◆ **演習の課題**
[1] 「港町の玉手箱」の感想文によると、この小説はおよそどれくらいの時間で読めますか？
[2] 「港町の玉手箱」の感想文のうち、「本を読むことが好きな女性主人」から「自分の世界を広げてゆきます。」までの部分を一字一句たがえずに書き写してください。

◆ **提示文**
──────────────────────────────
2021年03月13日 20時06分46秒 | 読書感想文
「港町の玉手箱」(七迦 寧巴, 2020/12, Kindle版)
https://www.amazon.co.jp/gp/product/B08R9PTG3W/ref%3Dppx_yo_dt_b_d_asin_image_o00?ie=UTF8&psc=1

読了しました。
3時間半ほどで読める現代小説です。
本を読むことが好きな女性主人公が、その成長とともに新しい世界の扉を開けてゆく、そんな成長と、そして恋愛の物語です。
それが、主人公の経験する少し不思議な出来事とともに語られてゆきます。
その不思議な出来事、物語の味付けとして語られているのかなと思いきや……

主人公は、その成長の節目節目に目の前に提示される新しい世界への扉に、わりと大胆に挑戦して自分の世界を広げてゆきます。
──────────────────────────────
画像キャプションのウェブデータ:
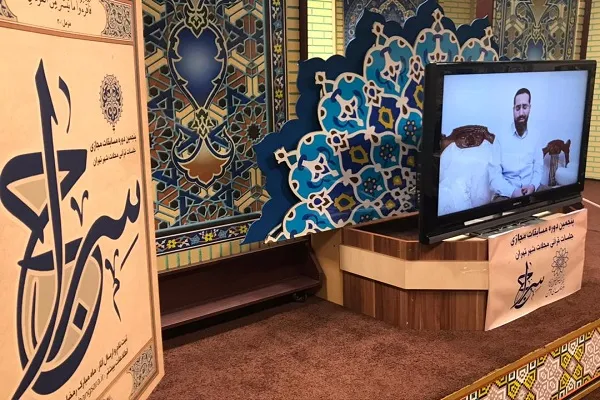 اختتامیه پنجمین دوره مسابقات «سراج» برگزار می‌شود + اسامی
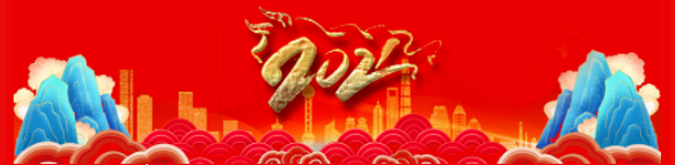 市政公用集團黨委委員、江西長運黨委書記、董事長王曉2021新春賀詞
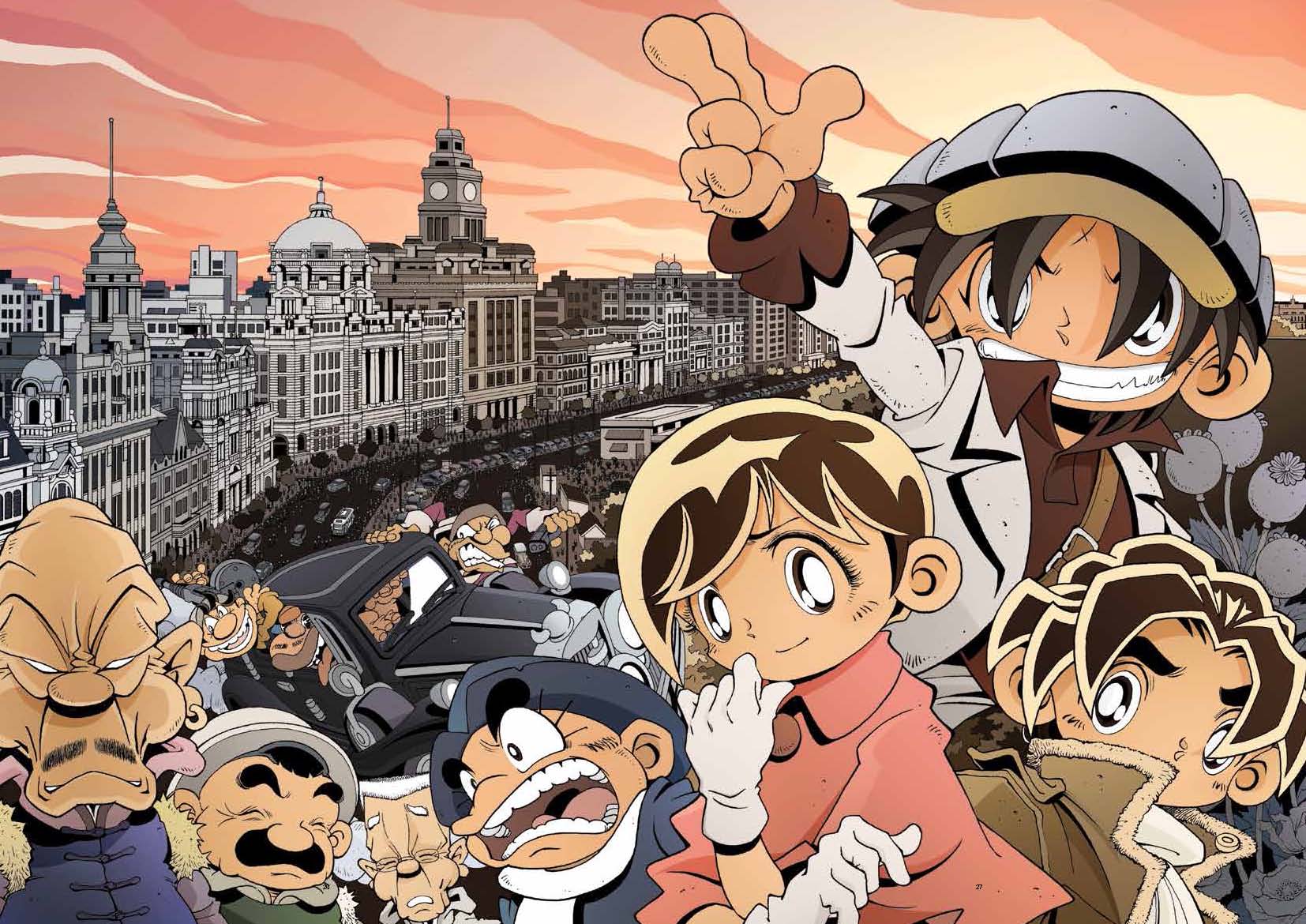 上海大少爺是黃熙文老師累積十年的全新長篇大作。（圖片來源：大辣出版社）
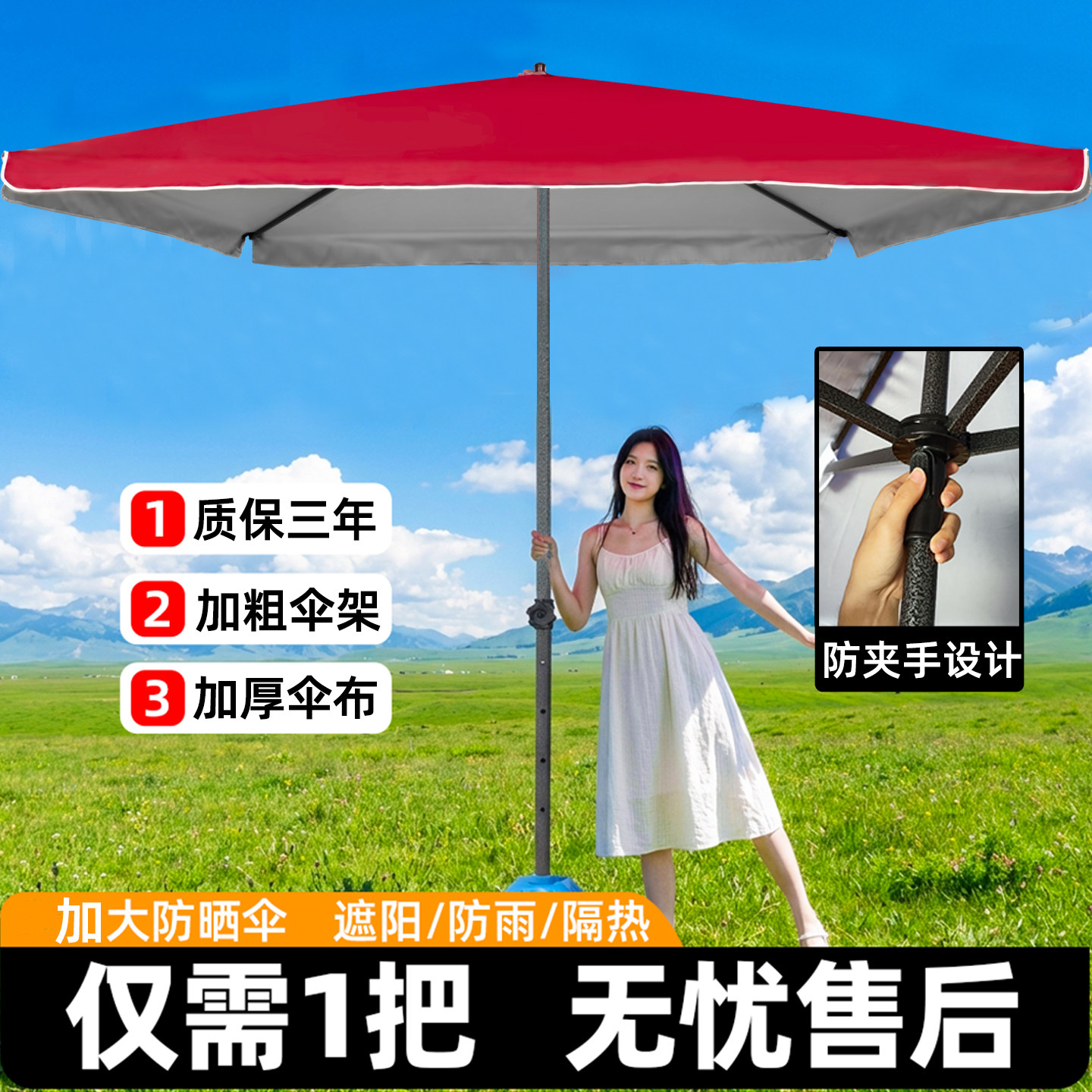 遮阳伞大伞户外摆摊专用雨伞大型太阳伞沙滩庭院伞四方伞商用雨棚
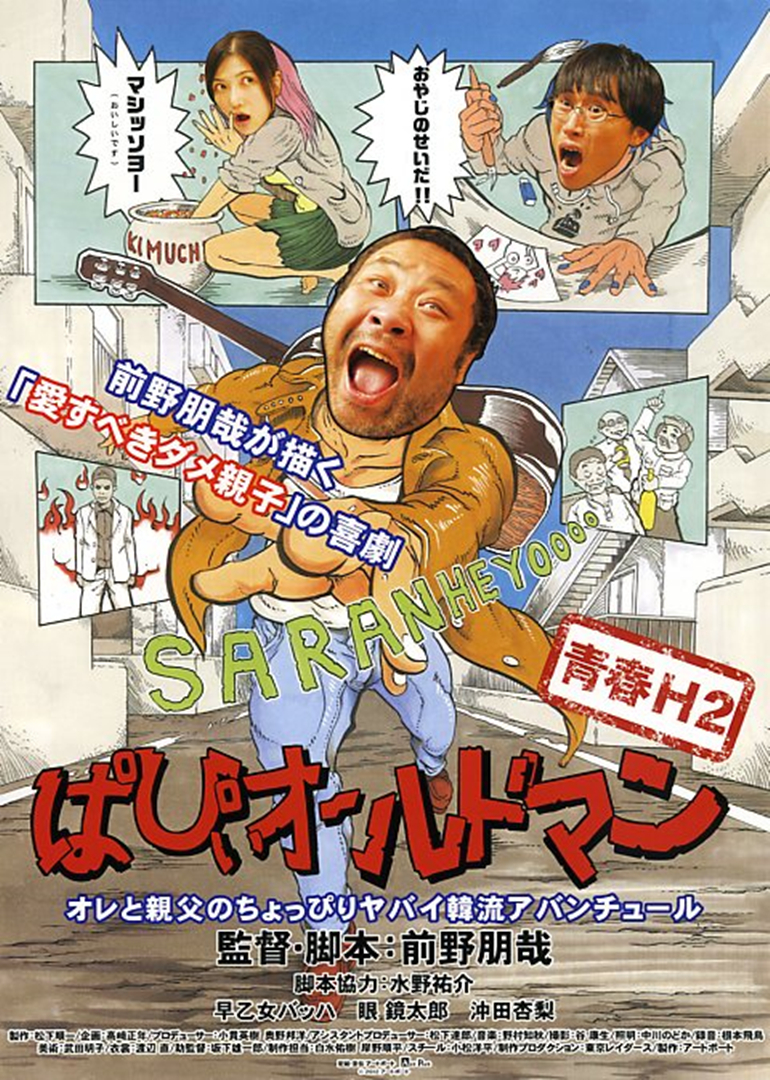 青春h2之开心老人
──────────────────────────────
◆ **演習の解答**
[1] 3時間半ほどで読めます。

[2]
本を読むことが好きな女性主人公が、その成長とともに新しい世界の扉を開けてゆく、そんな成長と、そして恋愛の物語です。
それが、主人公の経験する少し不思議な出来事とともに語られてゆきます。
その不思議な出来事、物語の味付けとして語られているのかなと思いきや……

主人公は、その成長の節目節目に目の前に提示される新しい世界への扉に、わりと大胆に挑戦して自分の世界を広げてゆきます。